The United States has a long and close relationship with Malta, the first stop of Defense Secretary Dr. Mark T. Esper's trip to the region.
The island nation is strategically located in the Mediterranean and has been the crossroads of the sea since the Phoenicians.
Malta has had an outsized effect on American history. During the U.S. Revolutionary War against Great Britain some 1,800 members of the Knights of Malta fought in George Washington's forces. Valletta — the capital of the country — was a key port during the American efforts against the Barbary pirates in the early 1800s.
During World War II, the island was pounded daily by Nazi and Italian air forces. U.S. forces helped convoy supplies and equipment to the beleaguered island, highlighted by the arrival – just in the nick of time – of the oil tanker SS Ohio. The Ohio had been pounded and was barely afloat. Yet the cargo allowed allied forces to defend the island and ultimately hold off Nazi and Italian forces.
There are many Americans who trace their heritage to Malta.
Malta is both blessed and cursed by its strategic location in the Mediterranean. It is "at the epicenter of the Mediterranean's global crossroads, bridging the continental, cultural and linguistic divides that separate Europe, Africa and the Middle East," said a senior defense official traveling with Esper. "This connective role makes Malta a critical partner in addressing transnational challenges, such as illicit trafficking, terrorism, organized crime and energy security."
The United States works closely with the Maltese Customs Department and has provided more than $3 million to fund training, equipment and expertise to the force. One example of this support is the U.S. support to the armed forces of Malta Search and Rescue Training Center. The instructors at this school are still trained at the U.S. Coast Guard's National Search and Rescue School in Yorktown, Virginia, officials said.
Malta is also a front line state facing the irregular migration challenge. "North African instability and economic challenges propel desperate masses to seek solace on the shores of Malta," the senior official said.
Malta has been a leader in the effort and the U.S. Embassy works closely with Maltese officials and non-governmental organizations to promote integration and assist refugees, asylum seekers and third-country migrants, officials said. DOD officials stress that any comprehensive solution in the region should draw on Maltese expertise and their relationships with North African neighbors.
Great power competition reaches into all parts of the world.
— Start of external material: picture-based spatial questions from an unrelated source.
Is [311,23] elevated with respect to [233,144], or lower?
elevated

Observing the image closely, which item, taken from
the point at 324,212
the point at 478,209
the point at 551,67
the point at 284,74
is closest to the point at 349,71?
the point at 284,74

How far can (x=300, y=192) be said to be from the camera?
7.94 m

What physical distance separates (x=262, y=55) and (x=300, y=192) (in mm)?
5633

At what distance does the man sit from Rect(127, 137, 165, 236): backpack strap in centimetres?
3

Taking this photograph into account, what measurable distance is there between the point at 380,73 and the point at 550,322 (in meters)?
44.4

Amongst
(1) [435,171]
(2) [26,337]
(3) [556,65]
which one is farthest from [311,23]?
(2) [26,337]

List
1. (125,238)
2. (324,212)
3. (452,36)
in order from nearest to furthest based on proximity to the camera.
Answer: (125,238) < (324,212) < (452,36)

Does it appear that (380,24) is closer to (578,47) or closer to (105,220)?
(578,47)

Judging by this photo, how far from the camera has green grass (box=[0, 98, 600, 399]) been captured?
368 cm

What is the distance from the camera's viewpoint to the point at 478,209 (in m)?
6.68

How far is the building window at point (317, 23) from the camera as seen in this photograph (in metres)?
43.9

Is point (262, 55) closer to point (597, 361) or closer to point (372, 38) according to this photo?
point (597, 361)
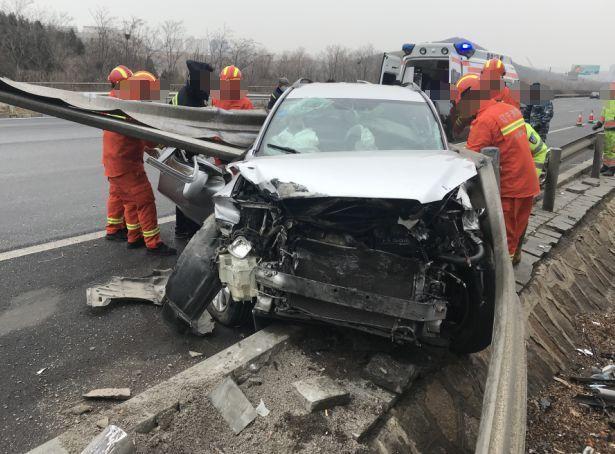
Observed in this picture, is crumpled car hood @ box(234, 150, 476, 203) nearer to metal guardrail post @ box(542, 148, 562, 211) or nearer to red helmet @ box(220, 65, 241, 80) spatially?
red helmet @ box(220, 65, 241, 80)

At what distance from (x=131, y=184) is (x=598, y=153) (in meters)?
8.08

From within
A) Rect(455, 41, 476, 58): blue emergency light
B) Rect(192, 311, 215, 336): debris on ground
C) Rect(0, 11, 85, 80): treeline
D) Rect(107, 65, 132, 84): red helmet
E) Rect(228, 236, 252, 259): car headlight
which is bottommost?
Rect(192, 311, 215, 336): debris on ground

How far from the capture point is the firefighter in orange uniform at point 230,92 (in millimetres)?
6161

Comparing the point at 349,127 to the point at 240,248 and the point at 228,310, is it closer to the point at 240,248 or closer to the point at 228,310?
the point at 240,248

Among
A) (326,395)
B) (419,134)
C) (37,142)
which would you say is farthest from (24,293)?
(37,142)

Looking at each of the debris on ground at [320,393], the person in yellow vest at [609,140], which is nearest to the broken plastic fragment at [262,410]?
the debris on ground at [320,393]

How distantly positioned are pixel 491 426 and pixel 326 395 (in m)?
0.93

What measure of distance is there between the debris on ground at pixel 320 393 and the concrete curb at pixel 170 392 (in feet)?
1.16

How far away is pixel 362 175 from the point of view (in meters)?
2.68

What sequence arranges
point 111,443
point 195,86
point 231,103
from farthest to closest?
1. point 231,103
2. point 195,86
3. point 111,443

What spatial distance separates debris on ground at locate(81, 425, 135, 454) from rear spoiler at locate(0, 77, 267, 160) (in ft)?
7.78

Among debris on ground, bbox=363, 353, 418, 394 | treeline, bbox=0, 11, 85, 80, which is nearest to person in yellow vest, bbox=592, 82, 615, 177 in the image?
debris on ground, bbox=363, 353, 418, 394

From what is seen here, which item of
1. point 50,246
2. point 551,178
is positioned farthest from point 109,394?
point 551,178

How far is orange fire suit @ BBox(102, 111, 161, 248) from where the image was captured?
4832 millimetres
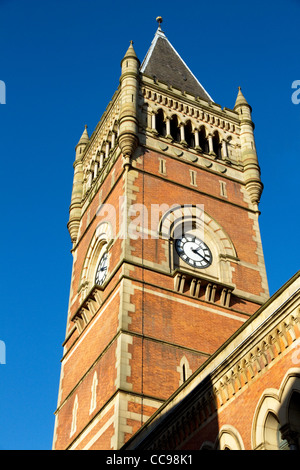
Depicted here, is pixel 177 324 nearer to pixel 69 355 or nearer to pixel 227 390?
pixel 69 355

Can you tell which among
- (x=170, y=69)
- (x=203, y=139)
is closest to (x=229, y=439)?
(x=203, y=139)

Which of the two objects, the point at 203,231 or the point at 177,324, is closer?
the point at 177,324

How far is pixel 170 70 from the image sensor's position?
4019 cm

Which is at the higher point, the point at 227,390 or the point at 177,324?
the point at 177,324

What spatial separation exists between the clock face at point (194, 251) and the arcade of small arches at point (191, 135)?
578cm


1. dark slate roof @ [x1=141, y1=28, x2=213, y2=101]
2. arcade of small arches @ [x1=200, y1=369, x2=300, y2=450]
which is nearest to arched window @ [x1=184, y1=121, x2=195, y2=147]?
dark slate roof @ [x1=141, y1=28, x2=213, y2=101]

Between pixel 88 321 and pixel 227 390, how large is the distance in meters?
13.3

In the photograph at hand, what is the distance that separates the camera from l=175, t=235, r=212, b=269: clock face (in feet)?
97.0

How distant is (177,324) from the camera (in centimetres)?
2689

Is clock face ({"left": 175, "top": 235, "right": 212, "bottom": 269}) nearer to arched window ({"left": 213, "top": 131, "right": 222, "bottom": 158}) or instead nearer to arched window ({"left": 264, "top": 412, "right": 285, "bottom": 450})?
arched window ({"left": 213, "top": 131, "right": 222, "bottom": 158})

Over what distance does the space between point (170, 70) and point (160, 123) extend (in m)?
6.44

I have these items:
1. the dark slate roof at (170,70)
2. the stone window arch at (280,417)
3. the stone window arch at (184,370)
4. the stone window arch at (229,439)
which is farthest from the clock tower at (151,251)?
the stone window arch at (280,417)

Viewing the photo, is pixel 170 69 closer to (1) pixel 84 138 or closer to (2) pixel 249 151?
(1) pixel 84 138
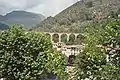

Closed societies seek to undermine sovereignty and the rules-based economic and diplomatic architecture that has existed since the end of World War II. "Foreign investment in telecommunications and national critical infrastructure can pose significant national security and privacy risks," officials said. "Given this, the United States government remains concerned about China's efforts to push its 5G technology, which will leave countries susceptible to the Chinese government's potential to exert control over these networks."
DOD officials are also concerned about Russia's destabilizing efforts across Europe's southern flank and in the Eastern Mediterranean. DOD officials noted that Russia's efforts to establish a permanent base in Libya could endanger stabilization efforts across the region. Russian troops and capabilities in Syria on behalf of the regime of Bashir Assad have prolonged the civil war in that unfortunate nation.
"It is critical that as open and sovereign societies, we recognize — and remain united — against such malign influences," officials said.
The United States sees the relationship with Malta as mutually beneficial and would like to increase cooperation on Malta's timeline, DOD officials said.